▶ PARTS OF THE EXERCISE:
(a) List every goal that the joint statement in the appendix says the two nations should compete with each other in.
(b) In the appendix, what city is the freelance journalist who wrote the opening letter based in?
(c) Summarize the appendix in two sentences.

▶ PROVIDED TEXT:
******************************

APPENDIX

A Hello From Pakistan

Dear Friends, I am a freelance journalist, based in Islamabad. Read about the JANW initiative. It was really the need of the hour. Space for dissent is shrinking in the mainstream press. We need to evolve alternative channels of communication, with the maximum public out-reach. Last month I wrote this piece after monitoring Pakistani print and electronic media. Would be interested to know about the way Indian media treated the issue. Can anybody write? Good news: anti-nuke rallies (though small in size here) arrested reasonable coverage in Pakistani print media. Hope this article won’t be too boring.

Cheers!

 

Media Watch

Glorification of Nuclear Nationalism in the

Re-Awakened State !

By Zaffarullah Khan

The Pakistan Federal Union of Journalists (PFUJ) and the Indian Journalists Union (IJU) were the first sister organisations in the newly convert nuke states, India and Pakistan, which issued a joint statement urging upon both countries, `not to build up tension in the subcontinent by participating in senseless arms race towards the end of twentieth century when the entire world was moving towards a peace loving society, particularly when both the nations are celebrating the golden jubilee of independence.’ Both bodies appealed to the political parties and governments of these countries to desist from building up nuclear weapons and other destructive arms. `Let both the nations compete with each other in eradicating poverty and illiteracy and to attain self-sufficiency in all major fields and let us not divert our precious resources to destructive purposes,’ was their main message.

******************************

▶ INFORMATION SUPPLIED:
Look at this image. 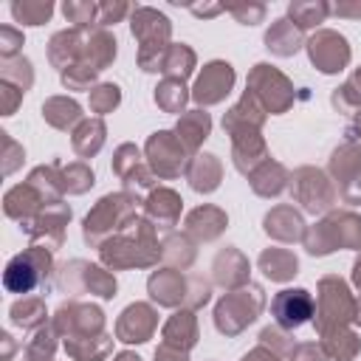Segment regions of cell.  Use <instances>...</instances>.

******************************

▶ PER-TASK OUTPUTS:
(a)
- Eradicating poverty
- Eradicating illiteracy
- Attaining self-sufficiency in all major fields

(b) Islamabad

(c) A freelance journalist based in Islamabad introduces a piece written after monitoring Pakistani print and electronic media and asks how Indian media treated the issue. The piece reports that the Pakistan Federal Union of Journalists and the Indian Journalists Union issued a joint statement urging both countries to avoid a senseless arms race, stop building nuclear weapons, and instead compete in eradicating poverty and illiteracy.